- Interactive map of Sandy Island, South Carolina
- Country: United States
- State: South Carolina
- County: Georgetown
- Time zone: Eastern
- Area code: 843

= Sandy Island, South Carolina =

Sandy Island is the name of a small unincorporated community in Georgetown County, South Carolina, United States, and a larger island between the Pee Dee and Waccamaw Rivers that has been preserved as a refuge and nature center.

The island is about 9,000 acres (36 km^{2}) of a prehistoric sand dune. It is bounded east and west by the rivers, on the north by Bull Creek, and on the south by Thoroughfare Creek.

The northern part of the island is higher and is mostly a longleaf pine forest, which provides a refuge for the endangered red-cockaded woodpecker and American peregrine falcon, along with numerous other species of plants and animals.
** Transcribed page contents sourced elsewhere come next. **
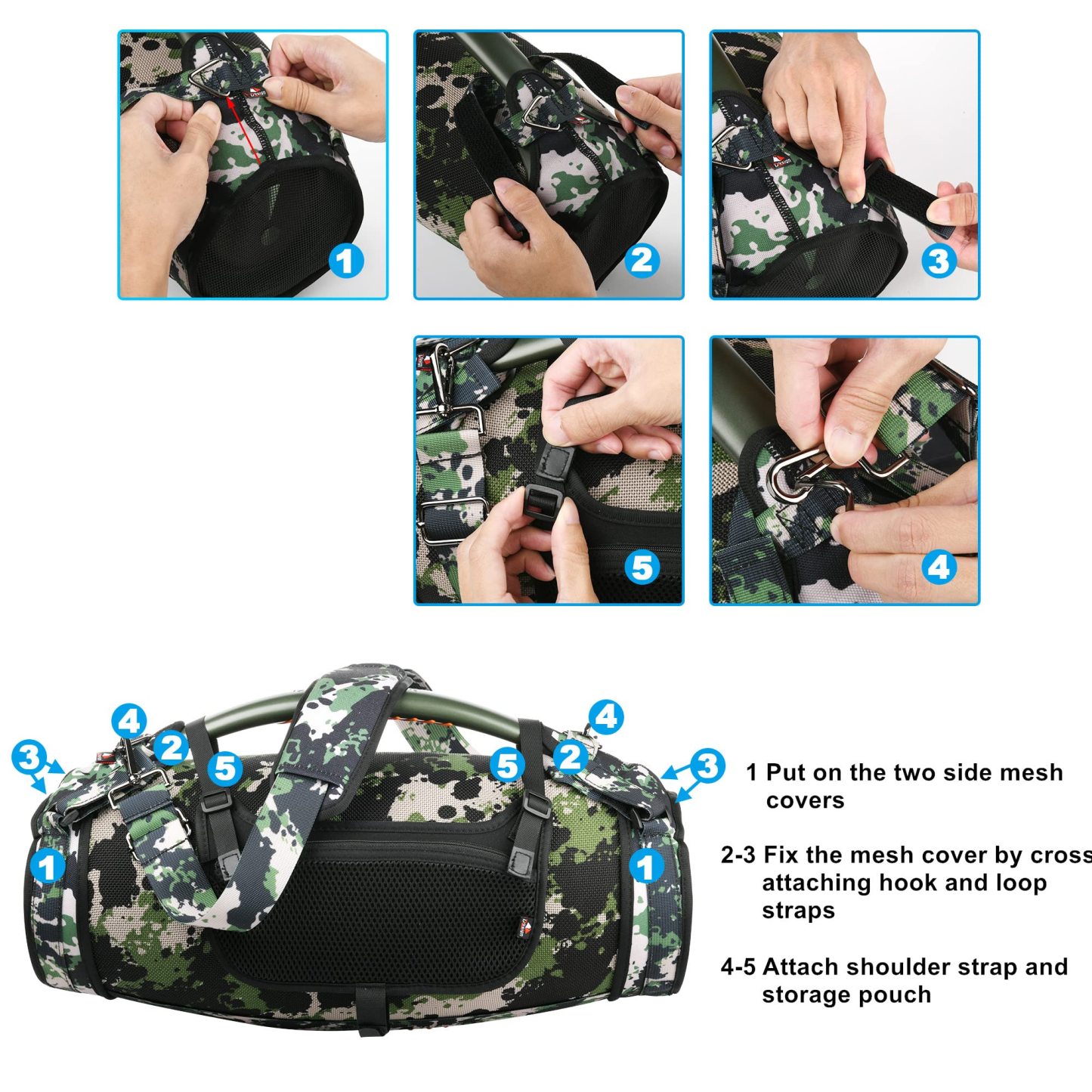 1

2

3

5

4

3 4 2 5 5 2 4 3

1 1

1 Put on the two side mesh covers

2-3 Fix the mesh cover by cross attaching hook and loop straps

4-5 Attach shoulder strap and storage pouch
About 9,000 acres (36 km^{2}) of the island has been purchased by The Nature Conservancy for permanent protection from development.

On the southern, lower end of the island are the remnants of old rice plantations, with the watergates and earthwork canals, built by African enslaved people who were forced to grow rice there. Such development was used to manage the water supply for irrigating the rice fields. A small community in the south is made up of a few families who are descendants of former slaves. The island is only accessible by boat, and workers and school children commute to the mainland daily for work and school.

Because of its resources, the island is regularly visited by naturalists, planters, archaeologists and geologists. Brookgreen Gardens runs daily "scenic" boat rides close to the island. Tours of the southern end are available by private tour company.